I won't mention what they are, it'd be breaking our support agreement with Oracle. anyone with proper and authorized Metalick access can check what this is about.

scary eh? I've seen this happen in in Linux. could never pinpoint it to any known bug. by luck I stumbled upon this and from there I got the bugs above.

that is a violation of the most basic rules of safety in any database!

unbreakable, mr Oracle? Why bother? it's BROKEN already!

quite frankly: although this is supposedly fixed in, it's just completely unacceptable that it isn't in ALL PRIOR VERSIONS all the way down to 9ir1!

perhaps it's time for mr Oracle to stop pandering to the "technology de jour" and other moronic flights of fancy and concentrate their R&D on fixing bugs in what is after all their flagship product?

if I have to pay a premium price for this sort of crap, then I simply won't.
or should we start learning Postgres?


more scripting fun

it's been a week of exercising my old shell scripting skills, this one...

well, picture this:

. someone installs a new test instance called "zot10".
. prior to this, there was a "zot" test instance there.
. a week later cron fires off the cold backup of "zot" .
. cold backup fails, complaining that there was a left-over process after shutdown still connected to the "zot10" instance!


this is the command line that checks for "left-over" processes after shutdown:

ps -ef|grep "ora_pmon_$ORACLE_SID"|grep -v "grep"

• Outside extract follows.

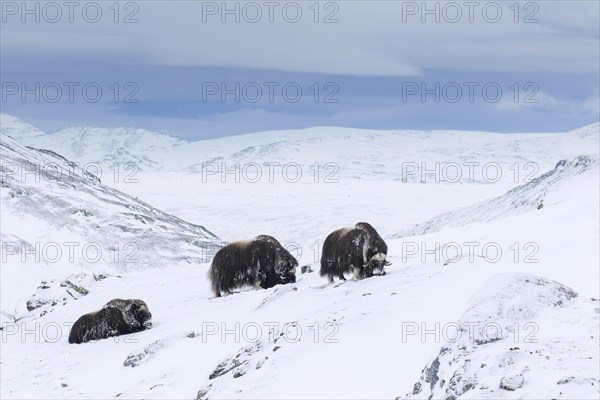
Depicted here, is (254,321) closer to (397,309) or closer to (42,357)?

followed by some suitable return code testing.

nothing wrong with it. on face value...

but the devil is always in the details: in HP boxes, the output of "ps" ends on the comand line string, with EOL after it.

but that is NOT what the above grep search string looked for. it looked for "ora_pmon_zot", period. *anywhere* in the output of ps.

you guessed it: "ora_pmon_zot" and "ora_pmon_zot10" all look the same to such a match string!

there was always a "left-over" process for "zot" for as long as there was a "zot10" instance running!

the fix was to make grep look for the CORRECT match string:

grep "ora_pmon_${ORACLE_SID}\$"

something else I always do: use the "{}" around variable names in shell scripting. I know: it's not needed in 99.9% of the cases.

it's the remaining 0.1% though that makes you leave bed at 3am to fix silly problems. I'm a strong believer in avoiding ALL possibility of problems, not just 99.9%. As such I use the "{}" around variable names ALL the time. Period.

'nyways: 'nuff shop-talk

not much done in the photo front: been very busy with parties, setting up the Xmas decos inside the house, etc. got three rolls to take to the lab this week, will scan them later. and I've got to start on my older underwater slides at some stage!

it's been pelting down for the whole weekend. to the point where our planned fishing trip had to be canceled!